This question comes from @Floris' speculation at the end of his excellent answer about what it would take to kill everyone on the Earth with electricity.
Doing all this in 1/10th of a second requires an instantaneous power of $7 \cdot 10^{27} W$ which is a bit larger than the power output of the sun (which is $4\cdot 10^{26}W$ according to Wolfram alpha
This being the case, I think we're pretty safe. The only way Dr Evil could get away with this plan is to do it in reverse: first pump the charge off the earth to the moon (slowly), then let it all flow back in a cosmic lightning strike. I am not absolutely sure that the moon would stay in orbit while we charge it up... electrostatic attraction would get pretty strong. But that might be the topic for another post.
Here's that other post!
Can you cause lightning to jump between the Earth and the Moon?
What scale of energy and charge would it take?
Before the lightning cancelled out the charge, how much would the electromagnetic attraction alter the orbit of the Moon?
Answer
Based on the calculation in my earlier answer, we were going to try to charge the earth with $10^{12}C$ and put that charge on the moon. Sending all the charge back in a giant lightning strike would then cause such a rapid change in electric field (not to mention that it dumps all the energy of twelve suns for a tenth of a second...) that it would electrocute every human being on the planet not in a well shielded cage (and those would probably just fry instead).
I then speculated about the forces and fields that would arise from that charge...
The force between two spheres each charged with $Q=10^{12}C$, distance $R = 4\cdot 10^8 m$ apart, is
$$F_e = \frac{Q^2}{4\pi \epsilon_0 R^2}\approx 5\cdot 10^{16}N$$
By comparison, the force of gravity is
$$F_g = \frac{GMm}{R^2} \approx 2\cdot 10^{20} N$$
So it won't make the moon crash - but it might speed up the orbit a little bit. More full moons. Werewolves, rejoice!
Now as for the electrical discharge. Earlier, I calculated that the field strength of earth was about 200 MV/m. The dielectric breakdown of air occurs at about 3 MV/m - see this source. More precisely, if we look at the Paschen curve for air, it is given by
$$V_b = \frac{apd}{\ln(pd)+b}$$
Where for air, $a=4\cdot 10^7 V/(atm\cdot m)$, $b=12.8$, and $p= 1 atm$. For $d = 4\cdot 10^8 m$, the breakdown voltage (using the ridiculous assumption that the air pressure is the same all the way) would be $5\cdot 10^{14} V$ - and that was a very generous estimate. More realistic would be that the potential difference reached is such that the field reaches 3 MV/m - 1/70th of the desired potential difference.
What will happen long before we reach the desired potential difference is this - the atmosphere will be ionized on the side of the moon (where the field strength is greatest) and ions will start to be attracted to the moon (assuming that the potential difference was set up with the earth net positive, and the moon net negative).
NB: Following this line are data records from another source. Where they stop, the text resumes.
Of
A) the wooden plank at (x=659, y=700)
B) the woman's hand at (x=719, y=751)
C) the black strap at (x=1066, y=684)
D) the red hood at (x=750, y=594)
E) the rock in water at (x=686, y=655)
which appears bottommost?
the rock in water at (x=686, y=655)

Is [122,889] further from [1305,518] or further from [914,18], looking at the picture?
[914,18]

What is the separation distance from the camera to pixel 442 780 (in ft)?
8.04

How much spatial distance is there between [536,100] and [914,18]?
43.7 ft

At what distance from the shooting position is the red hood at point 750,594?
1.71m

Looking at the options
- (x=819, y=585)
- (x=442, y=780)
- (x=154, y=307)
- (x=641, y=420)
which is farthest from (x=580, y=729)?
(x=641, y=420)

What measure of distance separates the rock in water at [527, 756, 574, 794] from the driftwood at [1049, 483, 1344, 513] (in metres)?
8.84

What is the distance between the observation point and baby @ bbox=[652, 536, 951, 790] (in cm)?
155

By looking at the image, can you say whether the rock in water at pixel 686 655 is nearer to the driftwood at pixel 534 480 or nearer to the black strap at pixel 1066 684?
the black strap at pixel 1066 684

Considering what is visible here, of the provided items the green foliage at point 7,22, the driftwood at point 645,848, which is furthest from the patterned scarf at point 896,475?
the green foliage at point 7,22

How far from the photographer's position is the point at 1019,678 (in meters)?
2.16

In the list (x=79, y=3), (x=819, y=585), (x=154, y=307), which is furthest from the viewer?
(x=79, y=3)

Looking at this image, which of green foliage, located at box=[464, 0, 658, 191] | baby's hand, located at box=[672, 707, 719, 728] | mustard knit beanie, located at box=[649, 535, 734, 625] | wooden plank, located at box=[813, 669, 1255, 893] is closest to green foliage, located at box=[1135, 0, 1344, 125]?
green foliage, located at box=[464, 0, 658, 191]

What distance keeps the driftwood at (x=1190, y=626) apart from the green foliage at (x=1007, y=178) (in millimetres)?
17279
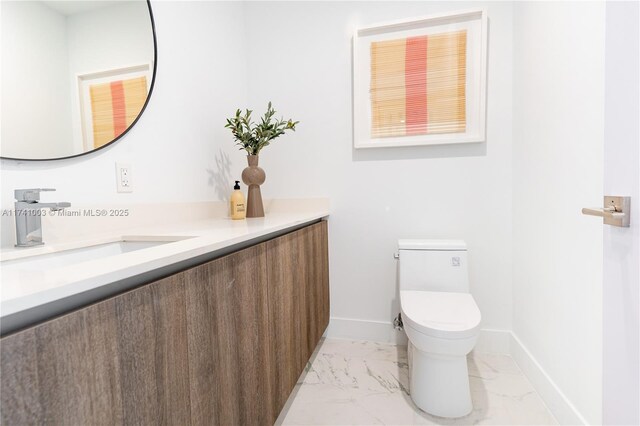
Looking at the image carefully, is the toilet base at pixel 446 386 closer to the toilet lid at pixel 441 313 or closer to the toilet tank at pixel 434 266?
the toilet lid at pixel 441 313

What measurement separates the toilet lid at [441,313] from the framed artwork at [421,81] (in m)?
0.88

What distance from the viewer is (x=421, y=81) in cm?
184

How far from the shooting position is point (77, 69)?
1079 mm

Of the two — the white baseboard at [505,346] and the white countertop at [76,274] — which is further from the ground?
the white countertop at [76,274]

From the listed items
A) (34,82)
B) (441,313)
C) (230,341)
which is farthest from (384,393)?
(34,82)

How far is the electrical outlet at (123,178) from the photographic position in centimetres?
120

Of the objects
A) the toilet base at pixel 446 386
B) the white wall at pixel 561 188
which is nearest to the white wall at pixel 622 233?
the white wall at pixel 561 188

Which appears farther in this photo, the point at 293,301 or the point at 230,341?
the point at 293,301

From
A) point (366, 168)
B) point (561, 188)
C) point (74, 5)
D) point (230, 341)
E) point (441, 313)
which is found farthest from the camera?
point (366, 168)

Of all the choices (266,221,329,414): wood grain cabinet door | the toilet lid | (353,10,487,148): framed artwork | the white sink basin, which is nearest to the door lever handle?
the toilet lid

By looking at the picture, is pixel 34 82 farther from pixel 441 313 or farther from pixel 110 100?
pixel 441 313

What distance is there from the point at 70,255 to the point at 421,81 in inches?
73.5

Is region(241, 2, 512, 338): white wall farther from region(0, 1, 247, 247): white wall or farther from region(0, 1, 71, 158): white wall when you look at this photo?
region(0, 1, 71, 158): white wall

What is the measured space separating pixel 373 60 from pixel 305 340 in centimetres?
165
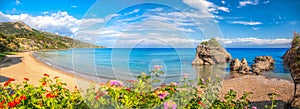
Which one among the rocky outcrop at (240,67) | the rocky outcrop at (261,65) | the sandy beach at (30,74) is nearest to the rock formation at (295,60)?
the sandy beach at (30,74)

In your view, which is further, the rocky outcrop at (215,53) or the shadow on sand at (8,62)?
the shadow on sand at (8,62)

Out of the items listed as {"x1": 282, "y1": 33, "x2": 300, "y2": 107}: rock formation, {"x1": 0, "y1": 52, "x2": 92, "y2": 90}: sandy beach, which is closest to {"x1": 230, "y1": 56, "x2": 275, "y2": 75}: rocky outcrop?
{"x1": 282, "y1": 33, "x2": 300, "y2": 107}: rock formation

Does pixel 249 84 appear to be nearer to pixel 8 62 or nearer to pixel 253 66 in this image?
pixel 253 66

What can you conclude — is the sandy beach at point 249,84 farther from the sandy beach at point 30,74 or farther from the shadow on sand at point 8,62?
the shadow on sand at point 8,62

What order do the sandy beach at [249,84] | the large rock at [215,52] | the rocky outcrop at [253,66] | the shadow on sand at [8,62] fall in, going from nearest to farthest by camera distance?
1. the large rock at [215,52]
2. the sandy beach at [249,84]
3. the shadow on sand at [8,62]
4. the rocky outcrop at [253,66]

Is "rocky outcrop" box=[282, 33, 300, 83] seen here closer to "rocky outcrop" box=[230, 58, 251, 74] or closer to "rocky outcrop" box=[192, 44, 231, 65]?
"rocky outcrop" box=[192, 44, 231, 65]


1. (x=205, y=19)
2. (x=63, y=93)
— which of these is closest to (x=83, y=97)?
(x=63, y=93)

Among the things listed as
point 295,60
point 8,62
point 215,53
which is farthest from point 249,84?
point 8,62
These ions will arrive at the moon with tremendous energy - enough to vaporize bits of moon on impact and create a plasma which in turn will be ripped apart by the electric field and run towards the earth.
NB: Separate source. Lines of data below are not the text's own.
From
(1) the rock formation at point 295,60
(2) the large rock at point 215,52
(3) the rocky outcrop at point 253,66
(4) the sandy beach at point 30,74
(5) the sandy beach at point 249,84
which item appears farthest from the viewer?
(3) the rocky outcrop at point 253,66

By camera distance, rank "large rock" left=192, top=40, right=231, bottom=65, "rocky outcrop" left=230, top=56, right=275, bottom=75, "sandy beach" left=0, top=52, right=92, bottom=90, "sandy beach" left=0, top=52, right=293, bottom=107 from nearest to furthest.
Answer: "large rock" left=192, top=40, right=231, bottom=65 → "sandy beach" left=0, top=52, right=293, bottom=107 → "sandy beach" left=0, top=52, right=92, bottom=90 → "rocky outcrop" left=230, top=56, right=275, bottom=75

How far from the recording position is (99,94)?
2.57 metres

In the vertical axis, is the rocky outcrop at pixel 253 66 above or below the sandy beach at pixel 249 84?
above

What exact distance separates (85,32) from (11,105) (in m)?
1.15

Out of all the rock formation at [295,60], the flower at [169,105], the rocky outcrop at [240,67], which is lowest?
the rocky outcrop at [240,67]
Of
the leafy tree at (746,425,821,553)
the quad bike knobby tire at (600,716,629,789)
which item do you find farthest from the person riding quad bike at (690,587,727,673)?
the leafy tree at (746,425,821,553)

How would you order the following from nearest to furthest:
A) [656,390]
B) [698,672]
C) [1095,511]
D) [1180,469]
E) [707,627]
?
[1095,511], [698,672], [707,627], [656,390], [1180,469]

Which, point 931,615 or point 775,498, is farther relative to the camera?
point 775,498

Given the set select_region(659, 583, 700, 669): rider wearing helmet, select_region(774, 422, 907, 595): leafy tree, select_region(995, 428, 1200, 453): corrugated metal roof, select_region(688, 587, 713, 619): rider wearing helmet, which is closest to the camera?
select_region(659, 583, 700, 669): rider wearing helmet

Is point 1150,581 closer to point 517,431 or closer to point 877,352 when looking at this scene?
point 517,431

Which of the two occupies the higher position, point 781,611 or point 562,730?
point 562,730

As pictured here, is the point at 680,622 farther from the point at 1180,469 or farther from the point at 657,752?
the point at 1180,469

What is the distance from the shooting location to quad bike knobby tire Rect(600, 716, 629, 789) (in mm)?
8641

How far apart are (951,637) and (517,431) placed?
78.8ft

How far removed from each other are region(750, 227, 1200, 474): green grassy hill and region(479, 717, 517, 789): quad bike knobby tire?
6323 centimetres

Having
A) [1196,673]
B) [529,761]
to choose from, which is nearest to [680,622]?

Previously we calculated the energy associated with the full potential difference as $10^{26} J$ - but that was when the full charge was reached. At 1/70th of the voltage we will have about 1/5000th of the energy, so $2\cdot 10^{22}J$. If half of that is used to burn a hole in the moon, you can melt a big hole. How big?
Heat capacity of lava roughly 1 kJ/(kg K); latent heat of fusion of rock 400 kJ/kg (source), and boiling point around 2500 K (2230 C for quartz). I could not find the latent heat of vaporization of rock, but based on other silicon based compounds, I will put it at 8000 kJ/kg (somewhere between the value for iron and silicon).
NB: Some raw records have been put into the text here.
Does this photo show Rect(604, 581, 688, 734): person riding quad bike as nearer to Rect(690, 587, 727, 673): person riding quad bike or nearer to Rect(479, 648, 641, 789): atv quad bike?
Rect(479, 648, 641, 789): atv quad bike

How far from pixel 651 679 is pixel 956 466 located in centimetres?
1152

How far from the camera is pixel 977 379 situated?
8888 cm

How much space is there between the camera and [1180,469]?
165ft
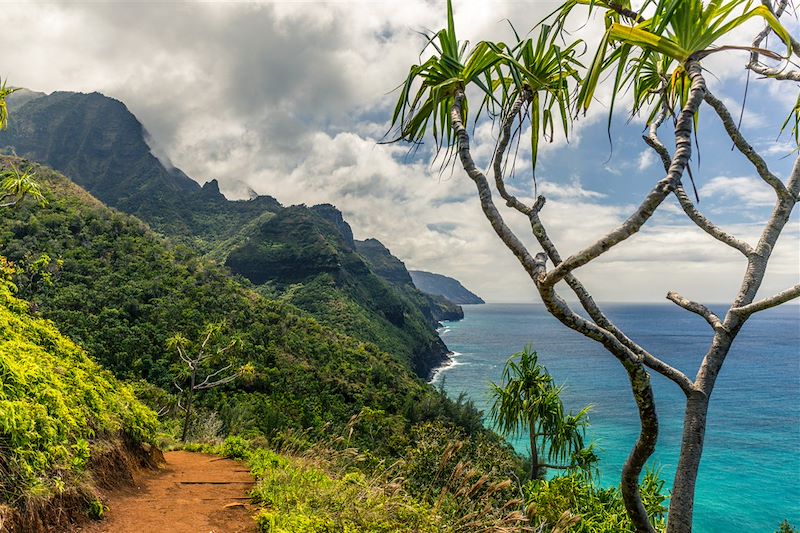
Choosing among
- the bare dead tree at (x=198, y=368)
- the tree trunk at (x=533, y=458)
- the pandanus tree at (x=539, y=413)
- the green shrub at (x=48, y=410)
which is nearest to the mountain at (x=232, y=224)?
the bare dead tree at (x=198, y=368)

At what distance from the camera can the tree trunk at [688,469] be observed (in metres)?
2.30

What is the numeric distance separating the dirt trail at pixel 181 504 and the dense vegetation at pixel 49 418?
1.27ft

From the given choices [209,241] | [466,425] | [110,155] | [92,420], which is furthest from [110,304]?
[110,155]

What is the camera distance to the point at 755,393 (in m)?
62.1

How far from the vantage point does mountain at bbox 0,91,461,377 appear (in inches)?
3024

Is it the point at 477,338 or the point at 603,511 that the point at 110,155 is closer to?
the point at 477,338

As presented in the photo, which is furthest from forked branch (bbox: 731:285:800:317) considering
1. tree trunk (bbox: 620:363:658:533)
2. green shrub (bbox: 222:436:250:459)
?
green shrub (bbox: 222:436:250:459)

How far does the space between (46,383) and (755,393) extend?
269 feet

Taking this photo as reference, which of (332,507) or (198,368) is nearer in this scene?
(332,507)

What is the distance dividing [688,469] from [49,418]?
4777 millimetres

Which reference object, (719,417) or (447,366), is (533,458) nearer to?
(719,417)

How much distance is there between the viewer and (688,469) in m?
2.33

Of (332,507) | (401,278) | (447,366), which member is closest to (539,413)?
Result: (332,507)

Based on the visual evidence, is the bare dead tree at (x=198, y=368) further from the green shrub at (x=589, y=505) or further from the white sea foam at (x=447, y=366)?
the white sea foam at (x=447, y=366)
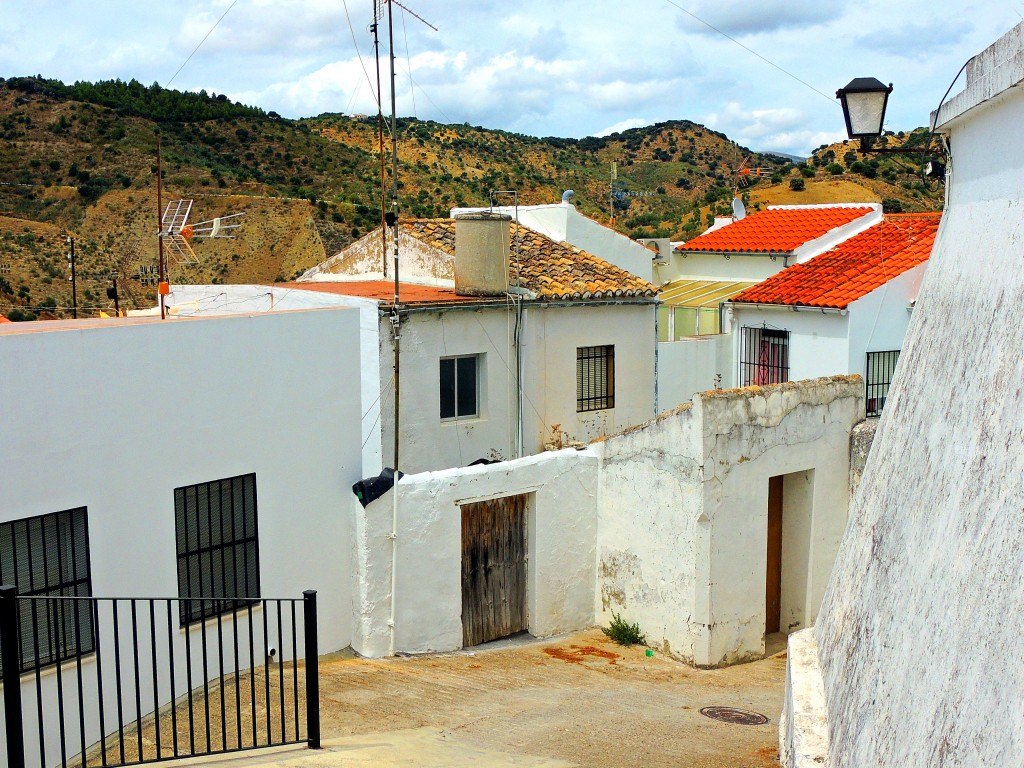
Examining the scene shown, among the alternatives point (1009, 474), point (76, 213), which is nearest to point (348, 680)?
point (1009, 474)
So taking one kg of moon and vaporizing it takes roughly
8,000 + 2,000 * 1 + 400 ~ 10,000 kJ
Update:
According to this reference the specific energy of granite is 26 kJ/cm3, and the density of granite is about 2.6 g/cm3. That makes my estimate of the power required to vaporize rock surprisingly accurate.
This means that this lightning strike will vaporize $10^{22-7}=10^{15} kg$ of moon. At a density of about $3.3 \cdot 10^3 kg/m^3$ that is a volume of 300 cubic kilometers of moon - a sphere of about 8 km diameter. And all that matter will be vaporized, ionized, and hurtling about in space. The most spectacular fireworks you will ever see - and not be able to tell the grandkids about.
A similar hole will be made on earth, of course. I think the fact that we'll be getting electrocuted is dropping lower down on the list of causes of death - of the planet.